The current behavior is correct, and consistent with the overall design of Supply and numerous other cases of Supply in Perl 6. Further, the problem stated (handling multiple concurrent connections) has an easy solution without introducing an inconsistency, and the proposed solution would break multiple pieces of existing functionality.

There are two kinds of Supply: live and on-demand. With a live Supply, one taps into an existing stream of events. The same events are delivered to all subscribers. Closing the tap does nothing except end the subscription, but doesn't inhibit the sender in sending further events. By contrast, tapping an on-demand Supply typically involves a resource acquisition or starting some process that leads to an asynchronous stream of values. Closing the tap releases the resource. Thus, it is entirely in line with the idea of an on-demand Supply that tapping it would start the listening, just as tapping a Supply.interval($n) starts a fresh timer.

Since it's permissible to pass 0 as the port and have a free port automatically selected, there already is a way in which tapping the same Supply returned from listen multiple times can lead to a useful result. The proposal would cause a regression to this behavior. The other issue is that the listening socket is closed by closing the Tap, and changing that would be a regression too.
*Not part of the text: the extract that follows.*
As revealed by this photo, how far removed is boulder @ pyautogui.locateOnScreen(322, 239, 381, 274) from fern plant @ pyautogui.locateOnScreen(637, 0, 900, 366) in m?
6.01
While handling multiple concurrent connections is indeed a common requirement, that is easily handled:

sub handle-connection($conn) {
    supply {
        whenever $conn {
            $conn.write(some-costly-processing($_));
        }
    }
}
react whenever IO::Socket::Async.listen($host, $port) -> $conn {
    whenever handle-connection($conn) { }
}

It seems highly unlikely that the actual processing of new connections themselves would be a bottleneck.
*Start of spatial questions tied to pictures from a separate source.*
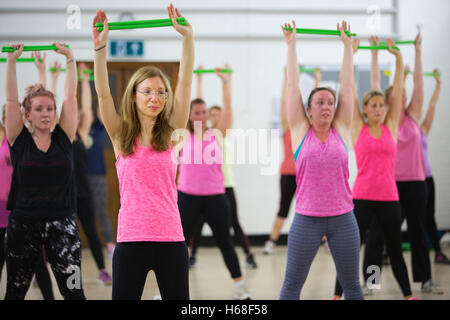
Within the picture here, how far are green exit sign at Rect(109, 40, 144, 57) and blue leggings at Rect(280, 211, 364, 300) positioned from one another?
2.80 meters

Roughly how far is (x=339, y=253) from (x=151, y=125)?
1088 mm

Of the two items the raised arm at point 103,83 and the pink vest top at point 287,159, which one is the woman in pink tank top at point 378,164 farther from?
the pink vest top at point 287,159

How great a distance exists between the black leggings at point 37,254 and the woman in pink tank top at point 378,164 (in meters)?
1.74

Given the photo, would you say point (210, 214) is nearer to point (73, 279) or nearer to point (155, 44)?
point (73, 279)

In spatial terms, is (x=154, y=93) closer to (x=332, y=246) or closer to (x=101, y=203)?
(x=332, y=246)

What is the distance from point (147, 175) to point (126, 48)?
327 cm

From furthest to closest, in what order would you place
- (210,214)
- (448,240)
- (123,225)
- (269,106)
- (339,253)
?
(269,106) → (448,240) → (210,214) → (339,253) → (123,225)

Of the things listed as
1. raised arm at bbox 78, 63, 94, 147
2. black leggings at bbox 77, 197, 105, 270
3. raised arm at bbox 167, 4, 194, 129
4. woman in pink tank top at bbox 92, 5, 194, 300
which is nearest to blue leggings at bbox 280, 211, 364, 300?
woman in pink tank top at bbox 92, 5, 194, 300

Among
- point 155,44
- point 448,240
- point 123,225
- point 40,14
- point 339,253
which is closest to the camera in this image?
point 123,225

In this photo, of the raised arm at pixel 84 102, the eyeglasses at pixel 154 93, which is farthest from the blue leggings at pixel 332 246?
the raised arm at pixel 84 102

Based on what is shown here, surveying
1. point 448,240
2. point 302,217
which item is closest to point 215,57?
point 448,240

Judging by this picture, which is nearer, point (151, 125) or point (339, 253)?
point (151, 125)

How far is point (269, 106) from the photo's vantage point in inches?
219

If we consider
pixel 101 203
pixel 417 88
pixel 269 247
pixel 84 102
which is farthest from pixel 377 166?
pixel 101 203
Finally, wait seems to be misunderstood often enough that I do sometimes wonder if we might have been better dropping it prior to 6.c (it was introduced at the very start of the design process for async streams before we had all the things we ended up with, although I don't think we understood the ways it would be misunderstood back then :-)). Once one understands how the Supply model works, it's clear that the only way wait could possibly work is by doing its own tap call underneath, and it is correctly documented. However, those new to Perl 6 won't have a grasp on that yet, and so can have wrong expectations. Things like:

$supply.tap(&do-stuff);
$supply.wait;

Will almost never be what was intended; they work by accident but waste resources on a live Supply, and things will be worse with an on-demand Supply. The correct way if wanting to use wait is:

$supply.do(&do-stuff).wait;

Though for most folks it'd be better if they just learned this way:

react whenever $supply {
    do-stuff($_);
}

And the docs already show this way of doing things when dealing with async sockets, which hopefully means in the common case people will follow the structured programming approach rather than confuse themselves with the unstructured one. :-)

Since the behavior in Rakudo seems correct and the docs seem to show the right way already, I don't think there's much more to be done than to close this issue. It's somewhat tempting to open one pondering deprecation of .wait in a future Perl 6 version, though that'd not live here, but on the problem solving tracker, and I'm not quite convinced yet that the odd misunderstanding of it - when it's a de-emphasized feature - warrants that.